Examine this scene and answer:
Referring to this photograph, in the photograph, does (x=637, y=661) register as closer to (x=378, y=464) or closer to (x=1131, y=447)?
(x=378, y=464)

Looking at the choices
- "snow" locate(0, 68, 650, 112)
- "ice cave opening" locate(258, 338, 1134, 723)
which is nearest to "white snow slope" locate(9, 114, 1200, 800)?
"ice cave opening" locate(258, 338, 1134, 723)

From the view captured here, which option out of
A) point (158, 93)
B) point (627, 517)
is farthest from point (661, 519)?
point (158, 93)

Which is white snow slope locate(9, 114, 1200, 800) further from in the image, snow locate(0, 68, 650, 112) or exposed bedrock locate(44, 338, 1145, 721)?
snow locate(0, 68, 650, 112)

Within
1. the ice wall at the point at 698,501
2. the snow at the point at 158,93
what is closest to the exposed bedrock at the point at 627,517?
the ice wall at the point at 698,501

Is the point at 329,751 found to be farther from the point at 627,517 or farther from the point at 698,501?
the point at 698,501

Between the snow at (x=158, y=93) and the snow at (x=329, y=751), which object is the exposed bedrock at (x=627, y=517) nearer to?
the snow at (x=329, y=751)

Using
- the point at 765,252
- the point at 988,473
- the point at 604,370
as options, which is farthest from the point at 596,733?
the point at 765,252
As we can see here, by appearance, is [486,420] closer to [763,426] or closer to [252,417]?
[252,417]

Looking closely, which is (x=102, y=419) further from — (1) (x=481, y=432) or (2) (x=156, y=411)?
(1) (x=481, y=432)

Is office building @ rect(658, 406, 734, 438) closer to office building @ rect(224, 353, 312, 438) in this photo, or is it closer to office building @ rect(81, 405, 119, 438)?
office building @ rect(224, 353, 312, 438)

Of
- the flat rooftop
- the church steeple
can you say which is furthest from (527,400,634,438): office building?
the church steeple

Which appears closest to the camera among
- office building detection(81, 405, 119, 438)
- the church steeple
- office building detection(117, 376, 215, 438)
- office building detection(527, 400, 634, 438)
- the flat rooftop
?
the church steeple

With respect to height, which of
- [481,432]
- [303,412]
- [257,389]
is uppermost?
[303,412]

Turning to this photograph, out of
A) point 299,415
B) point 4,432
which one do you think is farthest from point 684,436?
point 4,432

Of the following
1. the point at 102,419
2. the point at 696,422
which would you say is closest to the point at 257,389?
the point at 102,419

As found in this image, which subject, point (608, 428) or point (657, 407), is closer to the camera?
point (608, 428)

•••••

_TO DO_
Could you write out every line of the data above, character for character, with nothing changed, added, or left out?

_RESPONSE TO THIS TASK_
Examine this scene and answer:
Referring to this photograph, in the photograph, does (x=637, y=661) register as closer to (x=378, y=464) or closer to (x=1131, y=447)?
(x=378, y=464)

Looking at the choices
- "snow" locate(0, 68, 650, 112)
- "ice cave opening" locate(258, 338, 1134, 723)
which is nearest to "white snow slope" locate(9, 114, 1200, 800)?
"ice cave opening" locate(258, 338, 1134, 723)

From the view captured here, which option out of
A) point (158, 93)
B) point (627, 517)
is farthest from point (661, 519)?
point (158, 93)

Which is white snow slope locate(9, 114, 1200, 800) further from in the image, snow locate(0, 68, 650, 112) or exposed bedrock locate(44, 338, 1145, 721)?
snow locate(0, 68, 650, 112)

Within
1. the ice wall at the point at 698,501
2. the snow at the point at 158,93
what is closest to the exposed bedrock at the point at 627,517?
the ice wall at the point at 698,501

Is the point at 329,751 found to be farther from the point at 627,517 or farther from the point at 698,501?
the point at 698,501

Between the snow at (x=158, y=93) and the snow at (x=329, y=751), which object is the exposed bedrock at (x=627, y=517) nearer to?
the snow at (x=329, y=751)

Using
- the point at 765,252
- the point at 988,473
- the point at 604,370
as options, which is farthest from the point at 596,733?
the point at 765,252
As we can see here, by appearance, is [486,420] closer to [763,426] or closer to [252,417]?
[252,417]

Looking closely, which is (x=102, y=419) further from — (1) (x=481, y=432) or (2) (x=156, y=411)?
(1) (x=481, y=432)

Is office building @ rect(658, 406, 734, 438) closer to office building @ rect(224, 353, 312, 438) in this photo, or is it closer to office building @ rect(81, 405, 119, 438)?
office building @ rect(224, 353, 312, 438)

Of
- the flat rooftop
- the church steeple
can you say which is furthest from (527,400,634,438): office building?
the church steeple

Which appears closest to the camera among
- office building detection(81, 405, 119, 438)
- the church steeple
- office building detection(117, 376, 215, 438)
- office building detection(527, 400, 634, 438)
- the flat rooftop
?
the church steeple

With respect to height, which of
- [481,432]
- [303,412]
- [257,389]
is uppermost?
[303,412]

Turning to this photograph, out of
A) point 299,415
B) point 4,432
which one do you think is farthest from point 684,436?
point 4,432

Of the following
1. the point at 102,419
2. the point at 696,422
which would you say is closest to the point at 257,389?
the point at 102,419

As found in this image, which subject, point (608, 428) or point (657, 407), is closer to the camera?
point (608, 428)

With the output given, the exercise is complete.